Eric Burdett, student project leader, wrote computer code to interface with FamilySearch’s system. “That’s been quite a process because their collections are just massive,” he said in a BYU news release. “We have access to millions and millions of records from FamilySearch, resources a lot of researchers haven’t had before.”
The data available in the interactive map currently includes deaths only in 1918. “But the tools we’re using could be expanded out to people in 1919 and 1920, who were also victims of the pandemic,” Price added.
Why it matters
To Price, the 1918 death certificates are one example of historical records that have modern relevance. The “bigger picture” is looking at the value of auto-indexing tools and making more records searchable.

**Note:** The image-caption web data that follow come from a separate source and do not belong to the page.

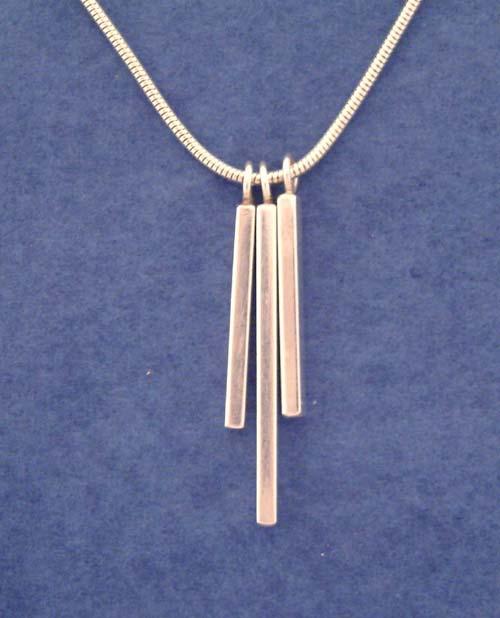 Necklaces 3 pendant chain 2g 35898 bytes aloadofball Images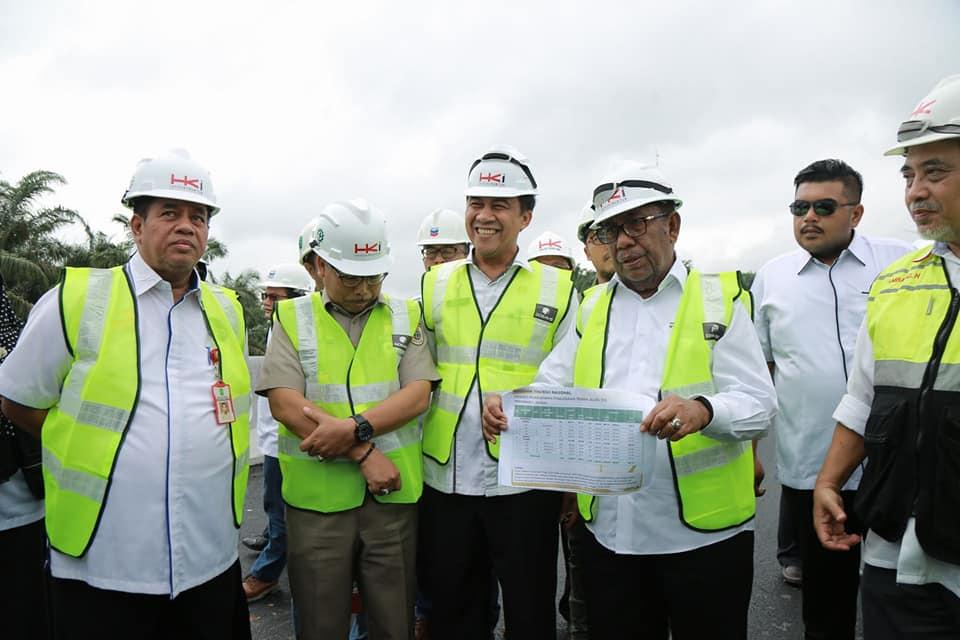 Gubernur Riau, H. Wan Thamrin Hasyim Bersama Rombongan Melakukan Pemantauan Perkembangan Pembangunan Jalan Tol Pekanbaru - Dumai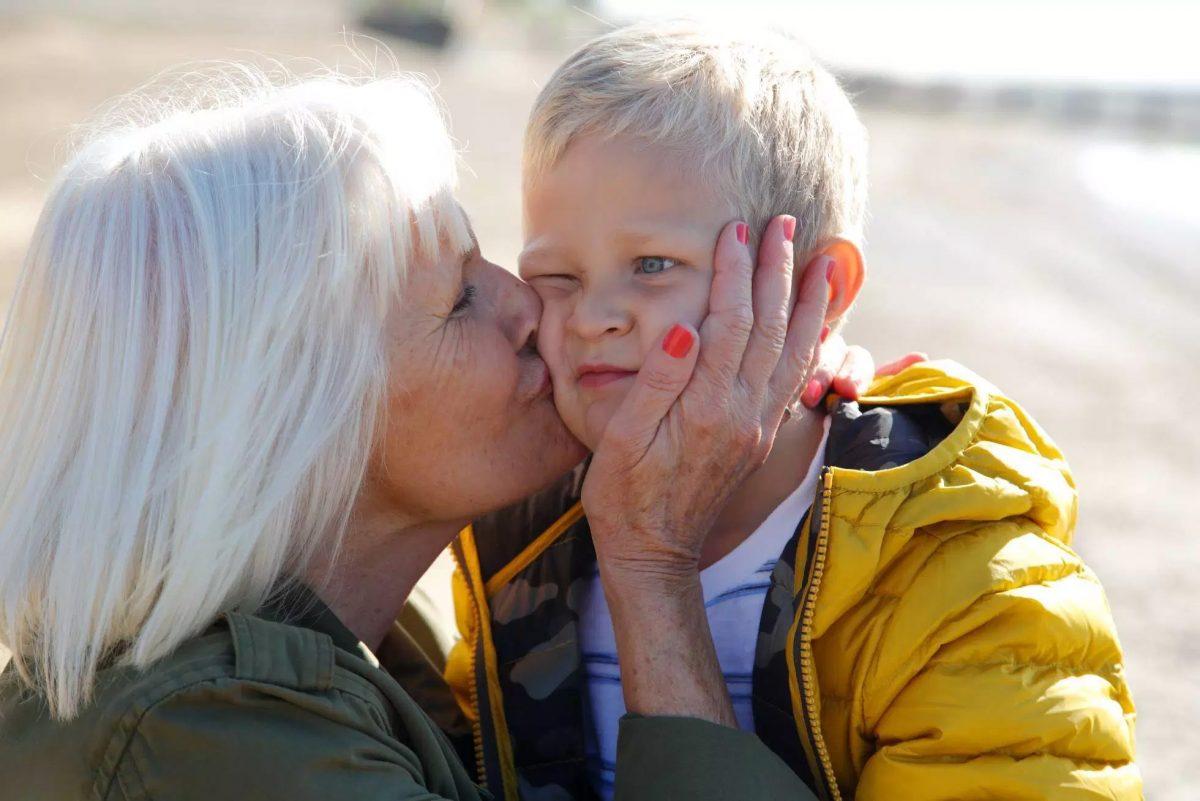 No obligues a tu hijo a dar un beso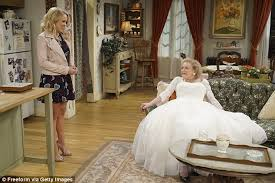 betty white sports a wedding dress on young u0026 hungry daily mail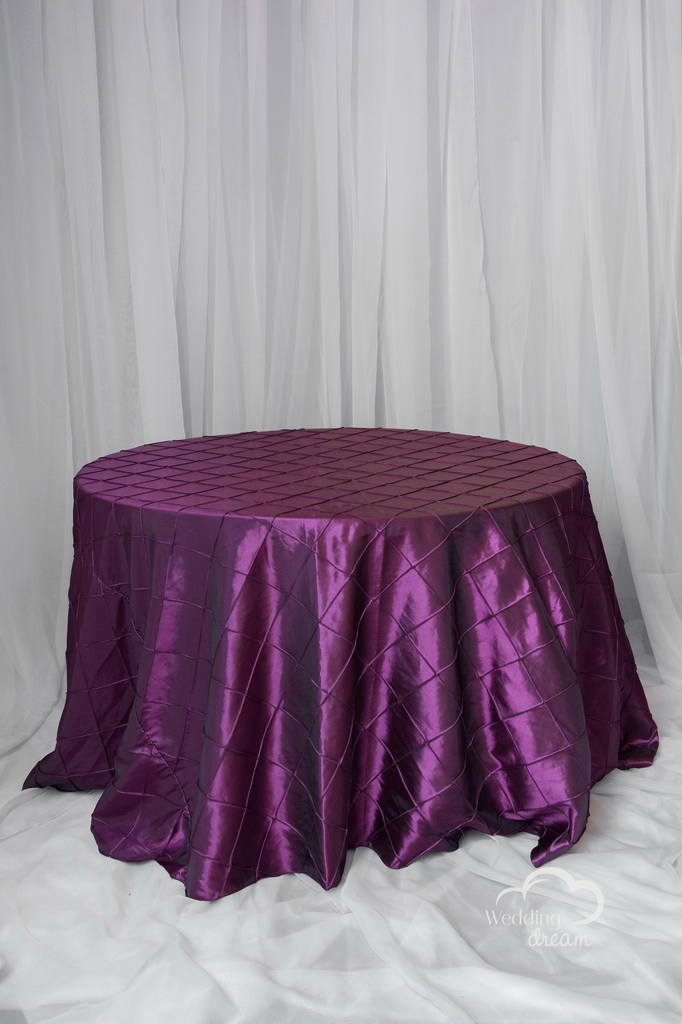 Plum Pintuck Table Cloth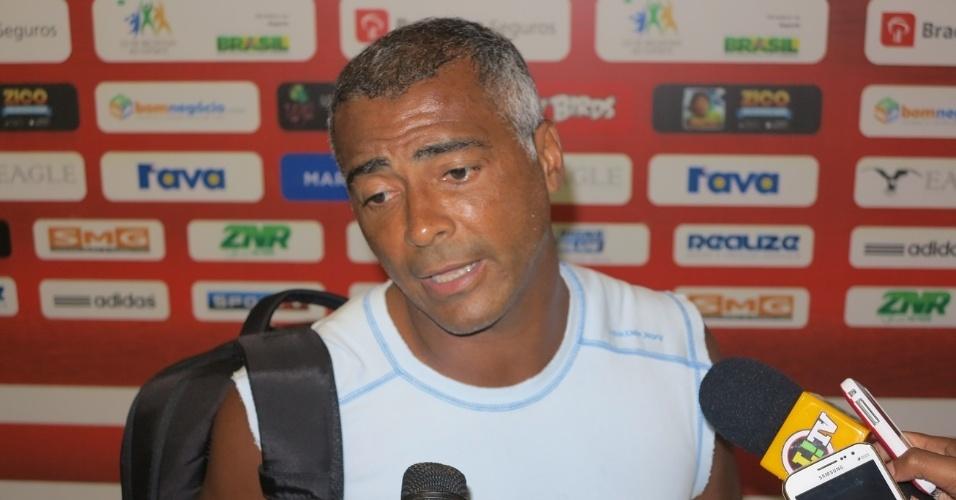 Romário criticou o novo Maracanã e disse que não considera mais o estádio sua casa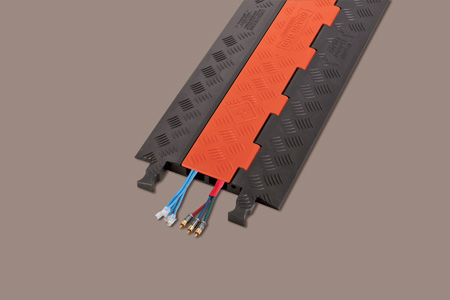 Guard Dog Low Profile-2-CH. w/Standard Ramps - 3 Foot - Orange Lid/Black Base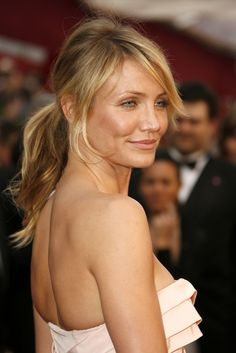 Leave Loose Strands Framing Your Face Leave it purposely undone like Cameron Diaz's low-key version.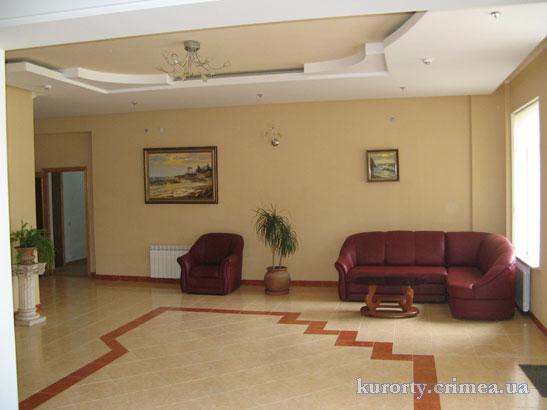 """Курорт-отель """"Демерджи"""", корпус №2, холл."""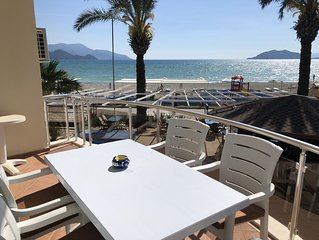 Poseidon 3, luxury apartment with unobstructed beach and sea views.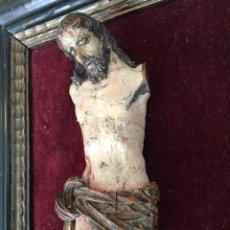 Arte: ANTIGUA TALLA DE CRISTO - SOBRE TERCIOPELO EN MARCO DE MADERA - SIGLO XVII. Lote 218962776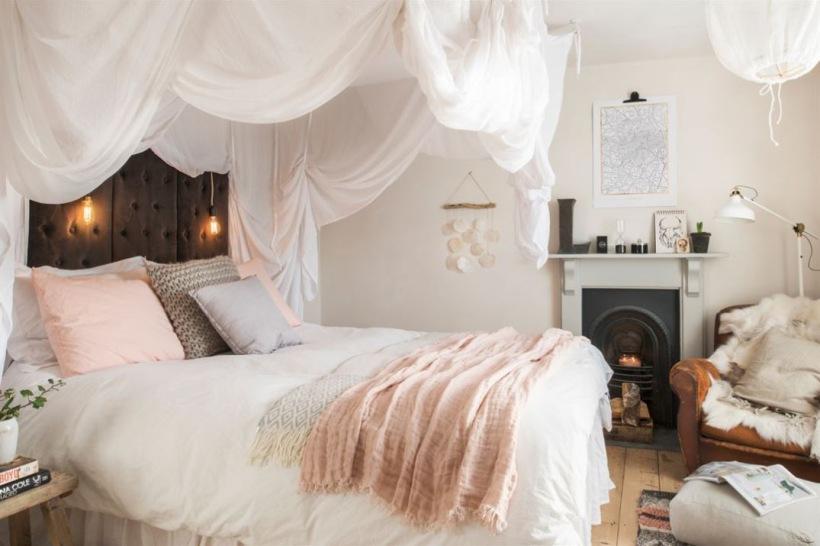 Romantyczna Aranżacja Sypialni Z Baldachimem Zdjęcie W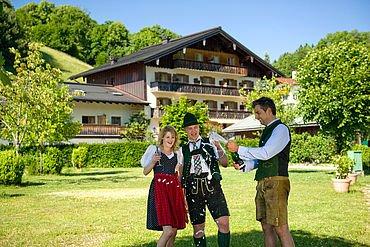 © Landhotel Berau - Hotelansicht mit dem Chef des Hauses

“The same technology that unlocks the cause of death is going to also read your grandpa’s journal,” Price said. “It’s going to extract additional fields from census records. It’s going to pull additional little details from other records.”
Ultimately, “All the time and energy we put into solving this particular problem is now helping us solve other problems that are going to unlock records and allow people to find their family and do their temple work. And that’s pretty exciting.”
Read more: How FamilySearch is using computer technology to speed up the process of publishing record images
Price said he recently used tools to auto-index his father’s mission journal. “It kind of opened my eyes to what’s going to be possible as all of us have journals, records, documents, sitting in our homes, sitting in our libraries, in our archives. Those records all have ‘needles’ that people are looking for — like we’re always looking for needles in haystacks.
“And so I’m very excited when all those needles are fully searchable. And you’ll be able to gather all the results together in one place and not have to go and search through every haystack.”
To solve the problem of making every record in the world searchable,“I think it’s going to be a combined effort across a lot of groups,” Price said. “And handwriting recognition can be a real key part of that because so many records are handwritten.”